Assigned task 1: In the GluonTS time series page, which model will the lab use to predict household electricity consumption?
Assigned task 2: Write the next part of the GluonTS time series page, starting right after its list of prerequisites.

Page extract:

===

# Time Series Analysis with MXNet GluonTS

## Problem
A **"forecast"** is probablistic prediction of certain events in the future based on the past events. Forecasting is a common statistical and machine learning problem which is applied to variety of use cases (from supply/demand prediction to weather forecasts to financial forecasting). When doing forecasting of time-series data you need to consider following:
- How many previous events you want to consider when doing forecast (prediction context)?
- How far in the future you want to forecast (forecasting horizon);
- Is dataset used for forecasting univariate (i.e. single temporal variable available) or multivariate (i.e. several temporal variables available)?
- Are there any non-temporal features available?

In this lab, we'll predict future consumption of electricity for individual households based on historical data using [Electricity Load dataset](https://archive.ics.uci.edu/ml/datasets/ElectricityLoadDiagrams20112014). We'll use GluonTS toolkit and DeepAR model for it. we'll leverage Sagemaker Training and Hyperparameter Optimization (optional) for it.


# Prerequisites
- Skills: Familiarity with MXNet, Gluon, Python;
- Resource: Sagemaker Jupyter notebook, permissions to run Sagemaker distributed training jobs.

===

Collected data:
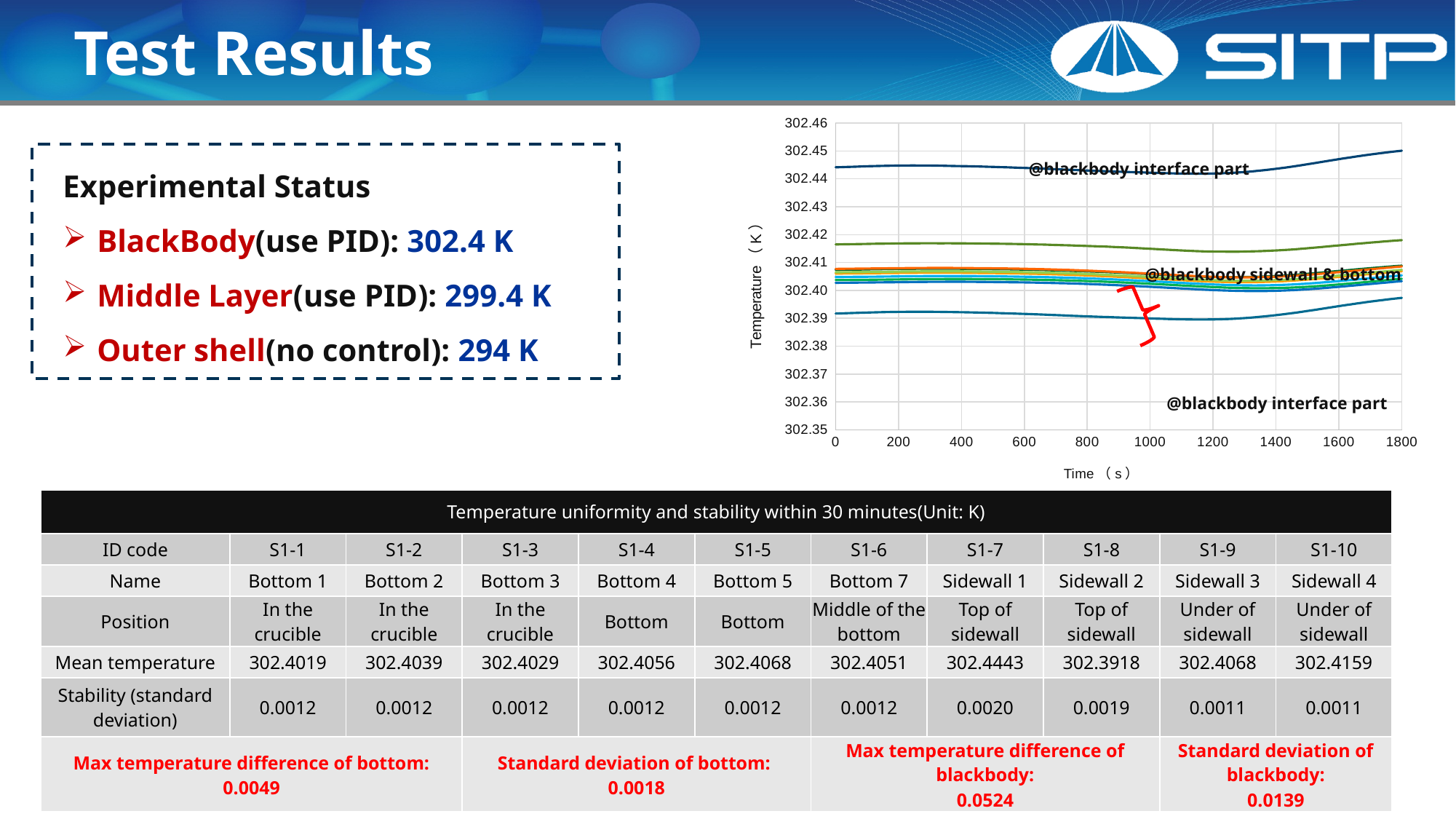
Is the value of the topmost line at 1800 s greater or less than 302.44? greater Does the topmost line rise or fall between 1200 s and 1800 s? rise What is the label of the y axis of the chart? Temperature (K) What is the largest time value shown on the x axis of the chart? 1800 What is the label of the x axis of the chart? Time (s) Is the value of the lowest line at 1200 s greater or less than 302.40? less What kind of chart is shown on the slide? line chart What is the highest tick value shown on the y axis of the chart? 302.46 Does the lowest line rise or fall between 1200 s and 1800 s? rise Which annotated group of lines lies in the middle of the chart, between the top and bottom lines? @blackbody sidewall & bottom Is the value of the lowest line at 0 s greater or less than 302.38? greater What is the lowest tick value shown on the y axis of the chart? 302.35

===

Task answer 1: The DeepAR model.

Task answer 2:
## GluonTS Toolkit
[Gluon Time Series](http://gluon-ts.mxnet.io/) (GluonTS) is Gluon toolkit for probabilistic time series modeling, focusing on deep learning-based models. GluonTS provides utilities for loading and iterating over time series datasets, state of the art models, and building blocks to define your own models and to quickly experiment. With GluonTS you can:
- Train and evaluate any of the built-in models on your own data, and quickly come up with a solution for your time series tasks.
- Use the provided abstractions and building blocks to create custom time series models, and rapidly benchmark them against baseline algorithms.

## DeepAR Algorithm

The Amazon SageMaker DeepAR forecasting algorithm is a supervised learning algorithm for forecasting scalar (one-dimensional) time series using recurrent neural networks (RNN). RNN is a class of artificial neural networks where connections between nodes form a directed graph along a temporal sequence. This allows it to exhibit temporal dynamic behavior. Derived from feedforward neural networks, RNNs can use their internal state (memory) to process variable length sequences of inputs.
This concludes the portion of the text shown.